Delusioni comprensibili, bilanciate però dal fatto che, al contrario di quanto accaduto ai tempi di Berlusconi, quando nel 2013, 150 parlamentari del Pdl andarono a manifestare persino sulla gradinata del palazzo di giustizia di Milano, una grande mobilitazione in favore del proprio governatore a Genova non si è vista. Vecchie ruggini e qualche eccessiva rigidità dello stesso Toti hanno limitato le solidarietà a manifestazioni individuali di affetto personale. Difficoltà superate dalla scelta, veramente indovinata da parte del centrodestra e forse della stessa Giorgia Meloni, di candidare alla presidenza della Regione l’uomo più amato in patria e stimato anche nel campo avversario, il sindaco di Genova Marco Bucci, il cui nome era citato come positivo a ogni occasione dallo stesso Matteo Renzi che oggi cavalca il fronte avversario.

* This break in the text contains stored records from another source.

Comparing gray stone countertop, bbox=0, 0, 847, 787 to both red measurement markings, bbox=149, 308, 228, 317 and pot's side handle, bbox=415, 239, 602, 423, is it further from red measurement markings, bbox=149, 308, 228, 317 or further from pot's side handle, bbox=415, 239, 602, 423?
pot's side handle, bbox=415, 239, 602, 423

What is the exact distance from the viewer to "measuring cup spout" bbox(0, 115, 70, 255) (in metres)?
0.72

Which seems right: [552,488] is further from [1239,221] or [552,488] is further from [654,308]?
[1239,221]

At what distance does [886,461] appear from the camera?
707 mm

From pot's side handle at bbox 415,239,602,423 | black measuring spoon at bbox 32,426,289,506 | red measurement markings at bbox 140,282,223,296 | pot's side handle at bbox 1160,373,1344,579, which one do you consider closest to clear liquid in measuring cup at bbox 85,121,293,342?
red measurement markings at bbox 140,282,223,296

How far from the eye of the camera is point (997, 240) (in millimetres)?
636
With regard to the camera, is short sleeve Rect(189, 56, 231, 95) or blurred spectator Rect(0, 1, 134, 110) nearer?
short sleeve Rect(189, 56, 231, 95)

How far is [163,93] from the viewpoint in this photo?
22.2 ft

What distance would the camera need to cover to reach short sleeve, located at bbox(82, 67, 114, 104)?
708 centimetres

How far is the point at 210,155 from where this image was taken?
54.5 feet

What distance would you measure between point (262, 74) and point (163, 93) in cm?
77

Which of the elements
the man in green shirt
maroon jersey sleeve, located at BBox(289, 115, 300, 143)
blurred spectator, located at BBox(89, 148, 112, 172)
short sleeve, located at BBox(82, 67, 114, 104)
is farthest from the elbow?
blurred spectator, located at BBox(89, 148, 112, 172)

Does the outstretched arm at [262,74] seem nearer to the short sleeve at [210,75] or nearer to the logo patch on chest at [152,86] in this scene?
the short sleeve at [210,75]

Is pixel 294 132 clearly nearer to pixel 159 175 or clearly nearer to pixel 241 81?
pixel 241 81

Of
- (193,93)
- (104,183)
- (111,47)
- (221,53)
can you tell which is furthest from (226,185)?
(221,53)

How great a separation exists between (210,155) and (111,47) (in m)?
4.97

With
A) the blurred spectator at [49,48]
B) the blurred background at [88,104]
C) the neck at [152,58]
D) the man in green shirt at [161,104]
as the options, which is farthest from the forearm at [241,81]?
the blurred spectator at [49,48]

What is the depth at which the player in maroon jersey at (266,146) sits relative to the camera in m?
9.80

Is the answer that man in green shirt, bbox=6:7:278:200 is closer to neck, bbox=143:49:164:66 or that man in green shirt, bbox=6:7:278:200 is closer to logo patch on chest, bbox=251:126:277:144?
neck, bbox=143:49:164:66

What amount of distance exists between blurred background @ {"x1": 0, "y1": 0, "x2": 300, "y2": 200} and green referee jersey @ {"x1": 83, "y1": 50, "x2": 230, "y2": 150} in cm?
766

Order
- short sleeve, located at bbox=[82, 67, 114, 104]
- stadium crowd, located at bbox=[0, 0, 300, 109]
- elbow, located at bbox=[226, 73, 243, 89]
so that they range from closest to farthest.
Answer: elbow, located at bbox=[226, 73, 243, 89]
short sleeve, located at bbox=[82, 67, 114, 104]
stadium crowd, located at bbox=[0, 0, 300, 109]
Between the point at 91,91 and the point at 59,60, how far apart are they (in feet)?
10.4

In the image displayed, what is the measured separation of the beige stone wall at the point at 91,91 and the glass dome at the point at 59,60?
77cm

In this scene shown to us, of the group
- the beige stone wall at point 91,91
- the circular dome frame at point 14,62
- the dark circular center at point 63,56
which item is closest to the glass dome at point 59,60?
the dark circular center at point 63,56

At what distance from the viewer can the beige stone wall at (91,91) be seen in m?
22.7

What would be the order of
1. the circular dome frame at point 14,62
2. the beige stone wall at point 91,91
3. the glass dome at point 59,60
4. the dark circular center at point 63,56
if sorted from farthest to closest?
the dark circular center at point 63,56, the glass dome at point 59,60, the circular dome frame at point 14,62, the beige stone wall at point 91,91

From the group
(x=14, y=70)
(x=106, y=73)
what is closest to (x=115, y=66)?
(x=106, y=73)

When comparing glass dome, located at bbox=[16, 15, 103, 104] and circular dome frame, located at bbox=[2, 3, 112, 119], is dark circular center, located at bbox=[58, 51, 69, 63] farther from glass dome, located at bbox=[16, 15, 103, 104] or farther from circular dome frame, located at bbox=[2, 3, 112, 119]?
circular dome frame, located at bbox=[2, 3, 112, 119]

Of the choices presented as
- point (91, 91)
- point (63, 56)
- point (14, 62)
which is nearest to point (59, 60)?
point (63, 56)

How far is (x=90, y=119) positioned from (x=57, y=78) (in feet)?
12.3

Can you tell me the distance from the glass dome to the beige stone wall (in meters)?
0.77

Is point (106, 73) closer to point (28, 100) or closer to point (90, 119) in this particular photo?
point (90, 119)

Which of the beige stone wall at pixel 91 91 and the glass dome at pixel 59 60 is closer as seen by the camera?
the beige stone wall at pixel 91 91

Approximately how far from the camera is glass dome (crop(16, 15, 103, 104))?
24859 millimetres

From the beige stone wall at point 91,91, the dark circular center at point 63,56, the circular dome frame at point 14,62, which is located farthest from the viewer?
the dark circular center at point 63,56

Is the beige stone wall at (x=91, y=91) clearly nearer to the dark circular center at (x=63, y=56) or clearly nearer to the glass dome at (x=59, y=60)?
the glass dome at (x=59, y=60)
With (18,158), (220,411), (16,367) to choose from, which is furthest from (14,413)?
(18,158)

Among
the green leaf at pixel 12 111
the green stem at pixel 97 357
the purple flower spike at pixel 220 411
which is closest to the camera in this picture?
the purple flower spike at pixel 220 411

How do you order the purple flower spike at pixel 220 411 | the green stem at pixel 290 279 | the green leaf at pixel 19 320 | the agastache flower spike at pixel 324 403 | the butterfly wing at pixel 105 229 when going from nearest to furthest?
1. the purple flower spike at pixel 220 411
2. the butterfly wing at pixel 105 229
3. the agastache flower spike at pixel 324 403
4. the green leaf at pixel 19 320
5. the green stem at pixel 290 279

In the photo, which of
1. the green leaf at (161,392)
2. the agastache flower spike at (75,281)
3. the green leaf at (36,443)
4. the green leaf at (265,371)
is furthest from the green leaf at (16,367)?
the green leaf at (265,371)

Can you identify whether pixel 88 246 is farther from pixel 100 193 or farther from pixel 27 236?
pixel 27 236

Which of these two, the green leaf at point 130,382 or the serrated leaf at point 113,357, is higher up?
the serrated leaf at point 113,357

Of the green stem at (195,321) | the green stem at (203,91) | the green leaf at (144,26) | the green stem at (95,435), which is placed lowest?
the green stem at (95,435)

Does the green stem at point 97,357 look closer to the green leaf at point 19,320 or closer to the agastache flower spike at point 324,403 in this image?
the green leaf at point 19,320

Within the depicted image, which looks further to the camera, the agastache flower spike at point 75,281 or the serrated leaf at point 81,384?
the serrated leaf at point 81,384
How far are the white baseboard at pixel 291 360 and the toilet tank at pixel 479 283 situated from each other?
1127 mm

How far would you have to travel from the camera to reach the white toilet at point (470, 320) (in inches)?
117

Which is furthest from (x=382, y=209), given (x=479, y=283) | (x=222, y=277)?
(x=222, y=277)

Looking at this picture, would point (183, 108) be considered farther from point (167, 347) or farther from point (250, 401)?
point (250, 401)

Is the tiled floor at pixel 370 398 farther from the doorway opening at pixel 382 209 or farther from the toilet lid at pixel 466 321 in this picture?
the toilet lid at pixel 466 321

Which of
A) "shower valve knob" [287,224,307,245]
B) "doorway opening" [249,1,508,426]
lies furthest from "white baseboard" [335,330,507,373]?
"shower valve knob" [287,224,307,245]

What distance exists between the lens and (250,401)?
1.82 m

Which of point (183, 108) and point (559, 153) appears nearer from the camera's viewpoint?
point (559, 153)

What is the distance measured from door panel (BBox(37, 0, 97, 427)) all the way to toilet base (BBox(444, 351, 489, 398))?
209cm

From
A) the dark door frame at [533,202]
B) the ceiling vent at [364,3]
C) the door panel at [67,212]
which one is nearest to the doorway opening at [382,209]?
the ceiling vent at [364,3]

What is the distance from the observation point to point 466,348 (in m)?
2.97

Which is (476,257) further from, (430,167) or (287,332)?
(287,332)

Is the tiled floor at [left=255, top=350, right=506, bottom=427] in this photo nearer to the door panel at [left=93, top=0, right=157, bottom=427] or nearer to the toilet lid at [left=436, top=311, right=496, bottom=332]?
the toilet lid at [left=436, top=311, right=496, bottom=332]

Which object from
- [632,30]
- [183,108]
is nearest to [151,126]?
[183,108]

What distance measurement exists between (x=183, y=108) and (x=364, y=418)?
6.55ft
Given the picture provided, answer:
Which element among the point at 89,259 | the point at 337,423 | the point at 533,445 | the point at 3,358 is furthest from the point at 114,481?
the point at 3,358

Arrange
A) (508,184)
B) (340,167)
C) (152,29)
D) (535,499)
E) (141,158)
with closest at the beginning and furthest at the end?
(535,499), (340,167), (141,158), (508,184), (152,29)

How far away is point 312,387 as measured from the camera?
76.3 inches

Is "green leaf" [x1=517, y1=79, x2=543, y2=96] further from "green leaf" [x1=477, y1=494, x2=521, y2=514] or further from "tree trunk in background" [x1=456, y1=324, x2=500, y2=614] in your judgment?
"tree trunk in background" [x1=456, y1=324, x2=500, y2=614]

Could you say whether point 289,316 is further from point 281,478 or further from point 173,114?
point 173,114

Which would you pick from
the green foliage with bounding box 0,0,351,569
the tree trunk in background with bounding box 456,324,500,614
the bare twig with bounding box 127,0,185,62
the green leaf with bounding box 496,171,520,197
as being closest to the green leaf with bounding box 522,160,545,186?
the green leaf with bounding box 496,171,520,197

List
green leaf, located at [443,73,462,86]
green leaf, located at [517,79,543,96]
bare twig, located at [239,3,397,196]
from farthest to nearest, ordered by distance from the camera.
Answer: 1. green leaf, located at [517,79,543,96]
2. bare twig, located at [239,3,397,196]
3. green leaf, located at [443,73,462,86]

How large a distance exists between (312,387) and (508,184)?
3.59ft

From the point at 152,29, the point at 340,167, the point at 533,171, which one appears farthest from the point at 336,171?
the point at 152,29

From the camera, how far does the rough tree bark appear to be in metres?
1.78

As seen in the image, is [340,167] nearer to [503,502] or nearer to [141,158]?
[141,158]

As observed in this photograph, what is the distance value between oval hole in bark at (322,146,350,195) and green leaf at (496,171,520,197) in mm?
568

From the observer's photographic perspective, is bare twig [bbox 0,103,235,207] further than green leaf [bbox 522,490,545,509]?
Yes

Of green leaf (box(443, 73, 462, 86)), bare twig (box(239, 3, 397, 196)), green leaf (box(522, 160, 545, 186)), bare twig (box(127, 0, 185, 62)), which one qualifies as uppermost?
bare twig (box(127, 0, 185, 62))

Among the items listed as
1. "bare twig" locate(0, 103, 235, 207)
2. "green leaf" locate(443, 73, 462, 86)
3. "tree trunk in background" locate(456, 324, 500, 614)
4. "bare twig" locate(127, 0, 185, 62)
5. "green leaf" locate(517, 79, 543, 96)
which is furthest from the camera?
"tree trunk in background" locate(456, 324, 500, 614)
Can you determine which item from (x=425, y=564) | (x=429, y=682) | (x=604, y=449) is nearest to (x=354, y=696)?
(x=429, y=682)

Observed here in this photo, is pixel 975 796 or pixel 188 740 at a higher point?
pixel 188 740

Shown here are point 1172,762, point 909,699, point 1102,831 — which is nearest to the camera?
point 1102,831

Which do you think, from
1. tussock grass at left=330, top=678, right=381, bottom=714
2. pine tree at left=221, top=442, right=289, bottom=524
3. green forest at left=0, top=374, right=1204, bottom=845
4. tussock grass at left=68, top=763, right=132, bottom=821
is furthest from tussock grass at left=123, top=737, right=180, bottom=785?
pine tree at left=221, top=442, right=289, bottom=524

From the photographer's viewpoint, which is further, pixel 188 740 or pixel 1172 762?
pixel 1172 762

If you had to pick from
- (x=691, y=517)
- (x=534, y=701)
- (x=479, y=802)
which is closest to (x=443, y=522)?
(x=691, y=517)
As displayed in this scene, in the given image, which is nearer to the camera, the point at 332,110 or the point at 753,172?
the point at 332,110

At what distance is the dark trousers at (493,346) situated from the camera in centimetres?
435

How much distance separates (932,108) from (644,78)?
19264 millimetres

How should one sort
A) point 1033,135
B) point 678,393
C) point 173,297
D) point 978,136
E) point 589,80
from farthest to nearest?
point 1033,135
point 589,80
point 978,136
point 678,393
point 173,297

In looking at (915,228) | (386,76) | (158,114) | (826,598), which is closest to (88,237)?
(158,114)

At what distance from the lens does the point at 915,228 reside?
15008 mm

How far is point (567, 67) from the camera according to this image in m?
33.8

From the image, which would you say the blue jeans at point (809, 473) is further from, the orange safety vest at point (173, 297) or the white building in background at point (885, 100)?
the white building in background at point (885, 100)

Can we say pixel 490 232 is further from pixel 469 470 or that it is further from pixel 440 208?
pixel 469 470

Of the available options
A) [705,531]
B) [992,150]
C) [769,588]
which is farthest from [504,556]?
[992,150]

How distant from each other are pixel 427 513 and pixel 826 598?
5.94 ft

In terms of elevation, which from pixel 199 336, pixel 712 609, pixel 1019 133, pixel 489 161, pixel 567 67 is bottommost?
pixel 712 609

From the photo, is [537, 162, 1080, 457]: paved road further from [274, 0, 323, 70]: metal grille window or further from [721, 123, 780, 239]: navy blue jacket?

Ma non è detto che le pagine giudiziarie siano del tutto chiuse. Non va dimenticato infatti, prima di tutto, che proprio il giorno in cui i partiti dell’opposizione marciavano in piazza De Ferrari a Genova per infierire contro un detenuto e invocarne le dimissioni, la procura aveva emesso una nuova richiesta di cattura nei confronti di Toti per violazione della legge sul finanziamento dei partiti, reato escluso dal processo immediato fissato per il 5 novembre.
Che fine ha fatto quel filone di indagine? Si suppone che l’avvocato Stefano Savi sia stato così abile da inserirlo nel pacchetto- trattativa che ha portato all’accordo tombale con la procura. Accordo definitivo, immaginiamo. Però c’è un altro filone di indagine che rimane aperto. Che fine ha fatto l’inchiesta partita da La Spezia nei confronti dell’ex capo di gabinetto di Toti, Matteo Cozzani, in cui, con il primo decreto di intercettazioni dell’agosto 2020, si contestava al braccio destro del governatore e ad altri indagati l’aggravante di mafia? Quel primo provvedimento del 17 agosto 2020 e soprattutto il successivo del 3 marzo 2021 hanno illuminato a giorno tutta l’attività della giunta ligure di Toti con registrazioni ventiquattro ore su ventiquattro per tre anni e mezzo. Con tutti i vantaggi, per la procura, delle procedure ampie previste dalla legislazione antimafia.
L’inchiesta che ha spazzato via la Regione Liguria si è costruita lì, in quelle intercettazioni. Con le quali si è raggiunto il primo risultato politico, le dimissioni del governatore e la caduta della giunta. Tra un mese ci saranno le elezioni, e speriamo che in questo breve lasso di tempo non si aprano nuovi filoni di indagine. Ma intanto il primo risultato politico è comunque stato raggiunto. Il secondo sarebbe il ribaltone. È già capitato.